What to do: Reproduce the data word for word, starting at the line that contains "By looking at" and continuing through the end of the data, with both ends included.

Dataset:

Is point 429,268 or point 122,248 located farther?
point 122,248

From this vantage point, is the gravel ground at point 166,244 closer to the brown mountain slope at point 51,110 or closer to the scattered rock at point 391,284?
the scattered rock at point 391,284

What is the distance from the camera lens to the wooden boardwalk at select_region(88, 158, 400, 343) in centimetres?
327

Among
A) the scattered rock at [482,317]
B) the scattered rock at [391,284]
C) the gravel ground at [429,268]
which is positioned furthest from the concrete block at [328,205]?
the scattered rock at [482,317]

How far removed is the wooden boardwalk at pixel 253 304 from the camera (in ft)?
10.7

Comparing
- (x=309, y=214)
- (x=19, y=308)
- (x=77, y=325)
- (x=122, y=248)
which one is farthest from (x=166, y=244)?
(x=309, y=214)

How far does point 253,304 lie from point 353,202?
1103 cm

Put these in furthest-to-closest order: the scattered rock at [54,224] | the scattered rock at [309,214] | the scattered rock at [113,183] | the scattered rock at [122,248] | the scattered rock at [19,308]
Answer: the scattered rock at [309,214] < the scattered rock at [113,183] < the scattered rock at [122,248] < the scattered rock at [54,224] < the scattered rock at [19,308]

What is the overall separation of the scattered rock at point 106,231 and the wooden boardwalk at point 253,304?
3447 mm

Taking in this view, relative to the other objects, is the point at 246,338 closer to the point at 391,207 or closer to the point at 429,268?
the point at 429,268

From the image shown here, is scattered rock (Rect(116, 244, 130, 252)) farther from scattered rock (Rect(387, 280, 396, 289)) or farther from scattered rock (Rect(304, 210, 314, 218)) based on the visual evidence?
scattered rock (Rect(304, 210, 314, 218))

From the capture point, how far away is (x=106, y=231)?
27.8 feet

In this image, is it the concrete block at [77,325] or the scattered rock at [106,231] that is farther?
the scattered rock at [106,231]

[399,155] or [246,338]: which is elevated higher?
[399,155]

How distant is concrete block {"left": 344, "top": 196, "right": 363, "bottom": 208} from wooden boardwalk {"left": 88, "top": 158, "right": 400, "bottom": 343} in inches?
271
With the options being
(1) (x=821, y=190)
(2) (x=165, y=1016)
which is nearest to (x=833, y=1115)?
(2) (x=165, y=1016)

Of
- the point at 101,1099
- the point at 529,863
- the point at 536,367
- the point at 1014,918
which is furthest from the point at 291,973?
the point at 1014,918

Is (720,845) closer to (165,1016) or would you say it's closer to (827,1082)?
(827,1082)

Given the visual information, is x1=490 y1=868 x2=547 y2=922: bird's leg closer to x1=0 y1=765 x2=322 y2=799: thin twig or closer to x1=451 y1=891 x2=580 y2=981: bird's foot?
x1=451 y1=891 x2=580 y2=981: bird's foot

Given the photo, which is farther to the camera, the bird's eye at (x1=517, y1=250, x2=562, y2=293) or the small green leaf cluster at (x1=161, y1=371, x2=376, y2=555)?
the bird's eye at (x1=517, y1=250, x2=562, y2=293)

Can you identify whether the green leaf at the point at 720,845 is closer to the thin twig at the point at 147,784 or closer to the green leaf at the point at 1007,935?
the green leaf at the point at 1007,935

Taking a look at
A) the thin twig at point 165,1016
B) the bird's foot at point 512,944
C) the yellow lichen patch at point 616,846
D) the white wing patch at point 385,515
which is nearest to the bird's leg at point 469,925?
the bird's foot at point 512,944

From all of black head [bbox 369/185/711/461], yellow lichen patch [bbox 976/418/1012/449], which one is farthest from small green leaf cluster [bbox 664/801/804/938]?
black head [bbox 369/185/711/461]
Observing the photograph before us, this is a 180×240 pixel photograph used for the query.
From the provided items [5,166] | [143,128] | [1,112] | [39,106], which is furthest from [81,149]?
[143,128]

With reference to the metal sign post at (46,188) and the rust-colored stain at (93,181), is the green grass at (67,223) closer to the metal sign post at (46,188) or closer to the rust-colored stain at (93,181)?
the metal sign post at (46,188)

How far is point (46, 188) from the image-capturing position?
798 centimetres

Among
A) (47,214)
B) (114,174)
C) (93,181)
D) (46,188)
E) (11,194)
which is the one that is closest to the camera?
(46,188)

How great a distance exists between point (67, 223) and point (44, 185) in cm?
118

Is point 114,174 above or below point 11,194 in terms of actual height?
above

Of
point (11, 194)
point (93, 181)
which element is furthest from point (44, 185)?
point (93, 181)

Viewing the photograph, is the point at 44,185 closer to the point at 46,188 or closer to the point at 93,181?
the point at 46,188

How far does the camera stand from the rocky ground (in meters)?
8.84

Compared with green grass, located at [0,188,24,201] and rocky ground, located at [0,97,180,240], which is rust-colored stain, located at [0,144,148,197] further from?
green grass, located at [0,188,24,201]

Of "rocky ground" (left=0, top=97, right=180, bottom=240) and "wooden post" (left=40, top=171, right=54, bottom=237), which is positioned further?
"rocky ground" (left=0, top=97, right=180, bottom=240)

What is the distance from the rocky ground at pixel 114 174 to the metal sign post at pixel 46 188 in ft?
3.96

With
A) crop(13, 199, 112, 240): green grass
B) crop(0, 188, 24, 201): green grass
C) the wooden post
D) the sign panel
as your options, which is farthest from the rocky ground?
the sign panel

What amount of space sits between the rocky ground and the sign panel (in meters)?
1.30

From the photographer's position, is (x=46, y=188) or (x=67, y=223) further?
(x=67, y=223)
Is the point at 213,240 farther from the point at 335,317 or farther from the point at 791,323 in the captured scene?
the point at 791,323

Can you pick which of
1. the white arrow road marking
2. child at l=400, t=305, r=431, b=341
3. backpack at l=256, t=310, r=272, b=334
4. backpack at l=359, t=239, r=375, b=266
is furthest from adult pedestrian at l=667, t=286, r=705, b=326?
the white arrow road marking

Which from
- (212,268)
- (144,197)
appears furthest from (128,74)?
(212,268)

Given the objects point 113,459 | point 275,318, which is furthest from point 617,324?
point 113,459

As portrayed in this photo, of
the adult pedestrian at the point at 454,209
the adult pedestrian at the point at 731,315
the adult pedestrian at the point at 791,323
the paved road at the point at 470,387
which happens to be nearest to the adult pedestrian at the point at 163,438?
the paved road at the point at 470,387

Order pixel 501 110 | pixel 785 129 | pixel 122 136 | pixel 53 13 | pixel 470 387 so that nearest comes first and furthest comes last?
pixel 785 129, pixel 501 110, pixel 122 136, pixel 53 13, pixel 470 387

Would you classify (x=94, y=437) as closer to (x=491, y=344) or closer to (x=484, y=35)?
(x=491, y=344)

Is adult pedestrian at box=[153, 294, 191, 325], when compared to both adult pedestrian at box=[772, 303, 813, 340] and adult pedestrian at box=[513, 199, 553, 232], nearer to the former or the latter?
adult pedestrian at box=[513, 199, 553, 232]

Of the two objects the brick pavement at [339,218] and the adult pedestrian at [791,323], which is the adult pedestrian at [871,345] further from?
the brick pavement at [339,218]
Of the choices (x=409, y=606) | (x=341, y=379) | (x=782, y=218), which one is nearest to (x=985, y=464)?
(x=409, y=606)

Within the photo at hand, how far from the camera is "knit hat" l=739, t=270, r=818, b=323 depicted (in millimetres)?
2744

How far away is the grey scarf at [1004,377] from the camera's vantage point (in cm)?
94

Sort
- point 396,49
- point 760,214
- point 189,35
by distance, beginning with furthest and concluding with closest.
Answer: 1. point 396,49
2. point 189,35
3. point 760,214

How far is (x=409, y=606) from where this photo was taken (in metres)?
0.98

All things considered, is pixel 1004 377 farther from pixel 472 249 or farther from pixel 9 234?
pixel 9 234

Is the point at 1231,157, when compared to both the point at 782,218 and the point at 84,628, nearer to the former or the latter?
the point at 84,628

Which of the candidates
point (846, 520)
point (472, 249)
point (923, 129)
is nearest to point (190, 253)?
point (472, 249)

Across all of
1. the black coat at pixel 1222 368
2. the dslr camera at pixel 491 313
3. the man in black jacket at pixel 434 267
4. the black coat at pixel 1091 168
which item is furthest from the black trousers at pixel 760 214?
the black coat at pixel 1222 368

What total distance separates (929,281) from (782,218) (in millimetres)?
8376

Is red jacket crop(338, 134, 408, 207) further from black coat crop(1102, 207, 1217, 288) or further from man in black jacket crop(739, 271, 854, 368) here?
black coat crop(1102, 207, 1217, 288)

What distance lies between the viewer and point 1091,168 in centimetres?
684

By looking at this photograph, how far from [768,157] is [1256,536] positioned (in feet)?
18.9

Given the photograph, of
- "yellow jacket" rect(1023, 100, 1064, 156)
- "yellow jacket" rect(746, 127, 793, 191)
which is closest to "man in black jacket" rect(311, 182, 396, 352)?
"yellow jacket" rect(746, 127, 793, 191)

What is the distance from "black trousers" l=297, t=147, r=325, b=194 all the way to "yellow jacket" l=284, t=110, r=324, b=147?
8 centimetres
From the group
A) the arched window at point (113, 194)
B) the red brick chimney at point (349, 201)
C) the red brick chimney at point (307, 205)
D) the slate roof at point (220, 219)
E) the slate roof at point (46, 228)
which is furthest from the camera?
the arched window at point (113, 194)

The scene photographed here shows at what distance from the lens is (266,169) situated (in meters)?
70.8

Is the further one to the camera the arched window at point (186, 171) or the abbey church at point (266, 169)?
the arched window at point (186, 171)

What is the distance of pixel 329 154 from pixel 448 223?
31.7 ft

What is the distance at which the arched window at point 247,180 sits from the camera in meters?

Worked answer:
By looking at this photograph, how far from [768,157] is [1256,536] positioned (in feet)?
18.9

Given the photograph, of
- "yellow jacket" rect(1023, 100, 1064, 156)
- "yellow jacket" rect(746, 127, 793, 191)
which is closest to "man in black jacket" rect(311, 182, 396, 352)?
"yellow jacket" rect(746, 127, 793, 191)

What is the distance from "black trousers" l=297, t=147, r=325, b=194 all the way to "yellow jacket" l=284, t=110, r=324, b=147?
8 centimetres
From the group
A) the arched window at point (113, 194)
B) the red brick chimney at point (349, 201)
C) the red brick chimney at point (307, 205)
D) the slate roof at point (220, 219)
E) the slate roof at point (46, 228)
which is furthest from the camera?
the arched window at point (113, 194)

The scene photographed here shows at what distance from the lens is (266,169) situated (in meters)?
70.8

Is the further one to the camera the arched window at point (186, 171) or the abbey church at point (266, 169)?
the arched window at point (186, 171)

What is the distance of pixel 329 154 from pixel 448 223?
31.7 ft

What is the distance at which the arched window at point 247,180 sits from the camera in meters?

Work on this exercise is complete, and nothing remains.